While orc lives were typically short, she had heard tales form her father’s father’s father’s time of how the dwarves had been phased out in favor of magical appliances that ran themselves, forcing them to leave long-held craftsman positions and make a life for themselves away from the great elven cities.  This general was also more intelligent than most other orcs, a fact she had hid form her elven superiors, and now she envisioned a world where it was the elves and orcs who enjoyed the fruits of the elven society that they had been denied.

In the end, only about half of the Council of Ten Hammers agreed, but it was enough.  Deep below, arcane forges belched ash and hammers sung out the song of war approaching, as alloys the elves had never known were molded into sword and axe, honed to an edge fine enough to slice the remaining puppet strings dangling from elven fingers.

The war that followed of elf and orc, warforged and dwarf, was so destructive that any remaining records of it were wiped form living memory; even that of the long-lived elves and dwarves.  Int eh end, the great cities fell, and the magical knowledge that had allowed them to exist was likewise lost to sword and fire.  The very ground itself rose up, rearranging the face of the world.
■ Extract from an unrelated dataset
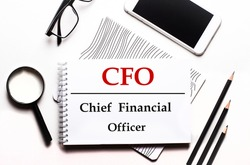 On a white background glasses, a magnifier, pencils, a smartphone and a notebook with the text CFO Chief Financial Officer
Dwarvenhome was likewise lost to the depths, taking with it most of the knowledge of dwarven forging, leaving the remaining dwarves with the hows but not the whys to allow them to advance any further until they could rediscover everything once more.

The orcish general’s daughter led the remaining orcs in the final battle of the war, her mother long since lost to old age.  When the dust settled, not a thing there stirred, the landscaped scarred and paved with bones and metal, unchanging to the present day.  Without a strong leader, the remaining orcs broke up into nomadic tribes, while the dwarves sought out new homes under mountains that had not existed a hundred years before.  The elves, shaken and traumatized as a people sought the forests and a more natural lifestyle, albeit enhanced by magic to present a shadow of their former luxury.

The warforged themselves were supposedly all destroyed in the great war, but about a human generation later new ones began to appear.  They had no memory of where they came from other than a masked humanoid of some type and a great forge, but as they seemed to have no ties to the old elven empire, they were gradually accepted by most of the other races.  Orcs were the one exception, as like the elves the war had traumatized the entire race, leading them to blame the warforged for everything wrong with the world as it exists now.

In the aftermath of the Great War other, new races also began to appear, possibly created by the fallout of the strength of the magic used and destroyed in that war.  The enigmatic gnomes, snivling kobolds, and the more compact halflings and goblins that originated from an area of humans and orcs caught in the backwash from a sudden release of great magical energy.

Other animals and creatures were changed as well, resulting in the magical menagerie that confounds modern magical scholars.  But history and life moves on, as it has a wont to do.  Groups of explorers now travel a changed world, following rumors of ancient elven fortresses that escaped destruction or tantalizing hints of magical artifacts from that lost age.

 

Yeah, I know, there’s no explicitly defined origin for Dragonborn or Tieflings, but it’d be easy enough to work in an origin if one was needed beyond “magic fallout” – especially if kobolds are tied to dragons.  Still, a Pathfinder/D&D-based world that explains some of the tropes without destroying the setting by following them to their logical conclusion – by the fact they already did once, and look where that got them!  The war also acts as a good place to slip any additions in, since it can act like the Black History of Turn A Gundam in terms of “this exists” without having to explain why.

Either way, I hope it was an interesting read, and someone somewhere gets a good campaign out of it!